Incomplete (Missing) Data

  • Data is not always available

    e.g. many tuples have no recorded value for several attributes, such as customer income in sales data

  • Missing data may be due to

    • equipment malfunction

    • inconsistent with other recorded data and thus deleted

    • data not entered due to misunderstanding

    • certain data may not be considered important at the time of entry

    • not register history or changes of the data

  • Missing data may need to be inferred

Assumption for Missing Data

📙 NOTE: Notation

  • Missing or Not for variable Y: M = 0 (observed), M=1 (missing)
  • Other observed variable X
  • Missing Completely at Random (MCAR)

    • Missingness is independent of attributes and occurs entirely at random: $P(Y \vert M) = P(Y)$

    • Unrealistically strong assumption in practice

  • Missing at Random (MAR)

    • Missingness is related to other attributes (missing이 될지 말지가 다른 변수들에 의해 영향을 받는다) : $ P(Y\vert X, M) = P(Y\vert X) $

    • e.g. 설문조사에서 25세 미만인 사람들의 연봉 칸이 대체로 비어있다. -> 25세 미만은 학생이기 때문에 직업이 없어 연봉이 없을 가능성이 높다. (상관관계)

    • The missingness can be explained by the variables that are actually observed

    • e.g. Missing data on hobbies tend to be more common among individuals with higher incomes

  • Missing Not at Random (MNAR)

    • Missingness is related to unobserved measurements (related to the reason it’s missing) : $P(Y\vert X, M)\neq P(Y\vert X)$

    • Informative or non-ignorable missingness

    • e.g. Missing values in education level can imply lower education levels

    • missing된 것이 어떠한 변수에 의한 즉, 원인이 있는데 그 원인이 되는 변수가 데이터에 기록이 되지 않아 파악이 어려운 경우.

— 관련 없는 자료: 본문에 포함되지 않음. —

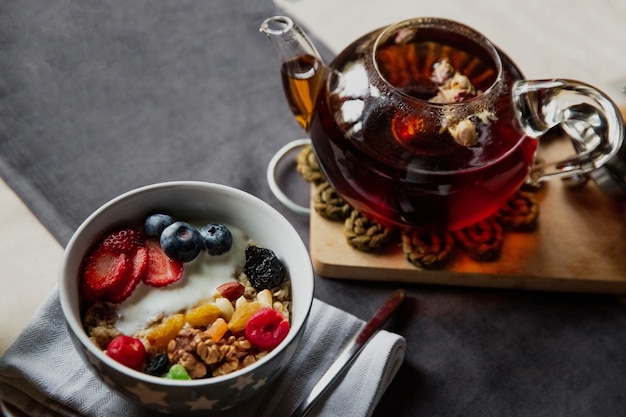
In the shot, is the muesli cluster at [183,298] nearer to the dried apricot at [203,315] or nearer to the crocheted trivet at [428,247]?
the dried apricot at [203,315]

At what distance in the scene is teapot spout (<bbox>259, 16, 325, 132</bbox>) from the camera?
972mm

  • y: Variable with missing values
  • Blue: observed data
  • Red: missing data

How to Handle Missing Data?

  • Eliminate data tuples or attributes (데이터 삭제)

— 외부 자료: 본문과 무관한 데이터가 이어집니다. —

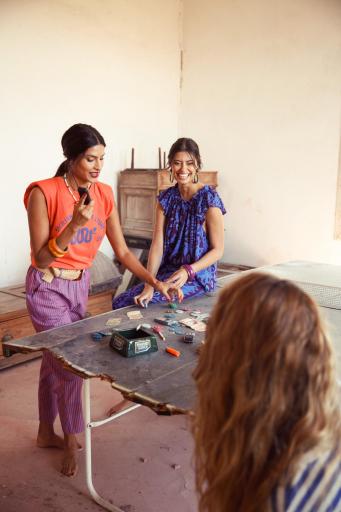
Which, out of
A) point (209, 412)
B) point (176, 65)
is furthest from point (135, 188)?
point (209, 412)

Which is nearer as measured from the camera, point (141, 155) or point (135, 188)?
point (135, 188)

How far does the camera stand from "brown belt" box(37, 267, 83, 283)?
262 cm

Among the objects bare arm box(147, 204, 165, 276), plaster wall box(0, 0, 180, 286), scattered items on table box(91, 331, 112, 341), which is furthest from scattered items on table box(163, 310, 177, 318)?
plaster wall box(0, 0, 180, 286)

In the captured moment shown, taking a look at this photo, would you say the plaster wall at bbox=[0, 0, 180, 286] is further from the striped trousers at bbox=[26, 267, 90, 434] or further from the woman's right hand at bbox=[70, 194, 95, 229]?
the woman's right hand at bbox=[70, 194, 95, 229]

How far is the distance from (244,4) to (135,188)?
2588 millimetres

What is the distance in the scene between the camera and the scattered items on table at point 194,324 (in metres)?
2.42

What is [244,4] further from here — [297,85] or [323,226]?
[323,226]

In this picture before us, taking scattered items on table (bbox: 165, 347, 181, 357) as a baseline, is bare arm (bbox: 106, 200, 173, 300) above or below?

    • Usually done when class label is missing (when doing classification)—not effective when the % of missing values per attribute varies considerably

    • 데이터가 너무 많은 경우에 가장 편하다.

  • Fill in the missing value manually: tedious + infeasible?

  • Fill in it automatically with (데이터 채우기)

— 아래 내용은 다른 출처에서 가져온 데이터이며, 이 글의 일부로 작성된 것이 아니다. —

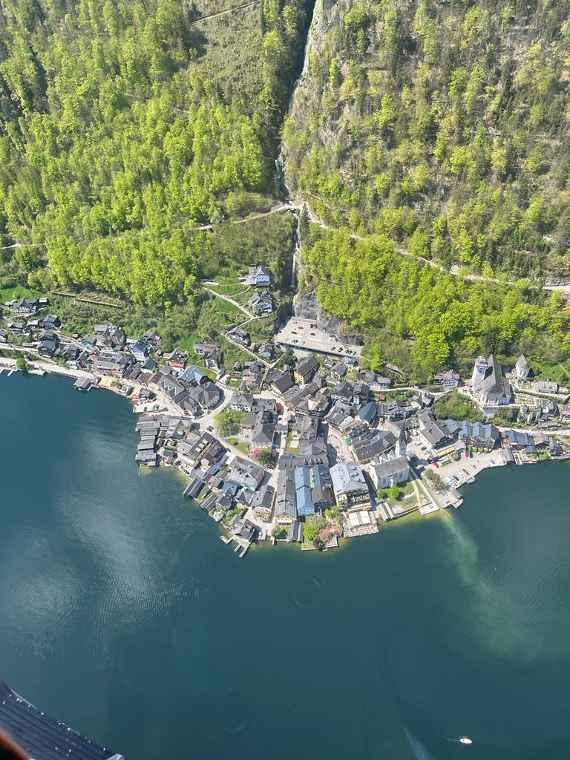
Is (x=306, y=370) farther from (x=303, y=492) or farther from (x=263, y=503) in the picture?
(x=263, y=503)

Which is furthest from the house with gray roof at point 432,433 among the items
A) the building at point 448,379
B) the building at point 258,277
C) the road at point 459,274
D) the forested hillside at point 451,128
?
the building at point 258,277

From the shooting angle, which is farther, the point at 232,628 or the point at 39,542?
the point at 39,542

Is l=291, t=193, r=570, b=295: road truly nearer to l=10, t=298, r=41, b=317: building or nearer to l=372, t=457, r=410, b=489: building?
l=372, t=457, r=410, b=489: building

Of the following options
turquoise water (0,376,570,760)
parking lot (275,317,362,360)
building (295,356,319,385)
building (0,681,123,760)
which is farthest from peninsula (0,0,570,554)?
building (0,681,123,760)

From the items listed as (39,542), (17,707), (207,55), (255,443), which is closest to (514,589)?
(255,443)

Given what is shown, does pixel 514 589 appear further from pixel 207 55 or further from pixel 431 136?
pixel 207 55

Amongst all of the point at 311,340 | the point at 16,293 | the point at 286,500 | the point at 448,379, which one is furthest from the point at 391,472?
the point at 16,293
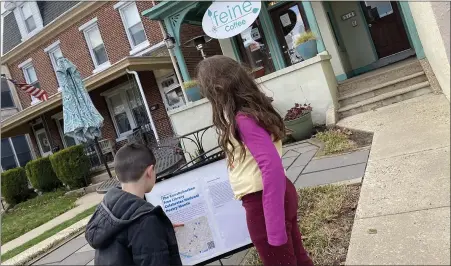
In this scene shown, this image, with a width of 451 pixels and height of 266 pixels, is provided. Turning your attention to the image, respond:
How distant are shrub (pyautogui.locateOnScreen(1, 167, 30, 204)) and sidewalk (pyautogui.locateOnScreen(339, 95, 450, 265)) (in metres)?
13.6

    • a global constant : e.g., “unknown”, a new class?!

    • the attribute mean

    • the attribute mean for all samples belonging to the same class: smarter

    • the most probable value: inference-based such as Bayesian formula or decision tree

  • Imputation Using (Mean/Median) Values
    : 평균 또는 중앙값을 이용
👍 Pros 👎 Cons
- Easy & Fast - 단점은 딱히 없다.
- Works well with small numerical datasets - 굳이 따지자면 성능이 그렇게 좋진 않다.

  • Imputation Using (Most Frequent) or (Zero/Constant) Values
    : 가장 빈도가 많은 값 또는 0을 이용
👍 Pros 👎 Cons
- Works well with categorical features - 큰 단점은 딱히 없다.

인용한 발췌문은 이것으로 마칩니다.